Personal information
- Full name: Frank Noel Tuff
- Born: 26 November 1889 Rochester, Kent, England
- Died: 5 November 1915 (aged 25) Imtarfa, Malta
- Batting: Right-handed
- Bowling: Right-arm medium-fast

Domestic team information
- 1910–1911: Oxford University

Career statistics
| Competition | First-class |
| Matches | 11 |
| Runs scored | 188 |
| Batting average | 14.46 |
| 100s/50s | –/– |
| Top score | 35 |
| Balls bowled | 1,359 |
| Wickets | 25 |
| Bowling average | 26.80 |
| 5 wickets in innings | 2 |
| 10 wickets in match | – |
| Best bowling | 7/47 |
| Catches/stumpings | 6/– |
- Source: Cricinfo, 2 June 2019

= Frank Tuff =

English cricketer

Frank Noel Tuff (26 November 1889 – 5 November 1915) was an English first-class cricketer. The son of a Conservative Party Member of Parliament, Tuff played first-class cricket for Oxford University and the Free Foresters, before serving in the First World War, in which he was killed from wounds sustained during a bomb accident while taking part in the Gallipoli Campaign.

| Source data |
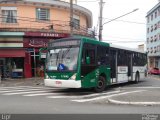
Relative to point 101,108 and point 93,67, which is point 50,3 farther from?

| Problem statement |
Reproduce the entire profile of the cricketer Frank Tuff word for word, keeping its lists and statistics table intact.

| The answer |
Personal information
- Full name: Frank Noel Tuff
- Born: 26 November 1889 Rochester, Kent, England
- Died: 5 November 1915 (aged 25) Imtarfa, Malta
- Batting: Right-handed
- Bowling: Right-arm medium-fast

Domestic team information
- 1910–1911: Oxford University

Career statistics
| Competition | First-class |
| Matches | 11 |
| Runs scored | 188 |
| Batting average | 14.46 |
| 100s/50s | –/– |
| Top score | 35 |
| Balls bowled | 1,359 |
| Wickets | 25 |
| Bowling average | 26.80 |
| 5 wickets in innings | 2 |
| 10 wickets in match | – |
| Best bowling | 7/47 |
| Catches/stumpings | 6/– |
- Source: Cricinfo, 2 June 2019

= Frank Tuff =

English cricketer

Frank Noel Tuff (26 November 1889 – 5 November 1915) was an English first-class cricketer. The son of a Conservative Party Member of Parliament, Tuff played first-class cricket for Oxford University and the Free Foresters, before serving in the First World War, in which he was killed from wounds sustained during a bomb accident while taking part in the Gallipoli Campaign.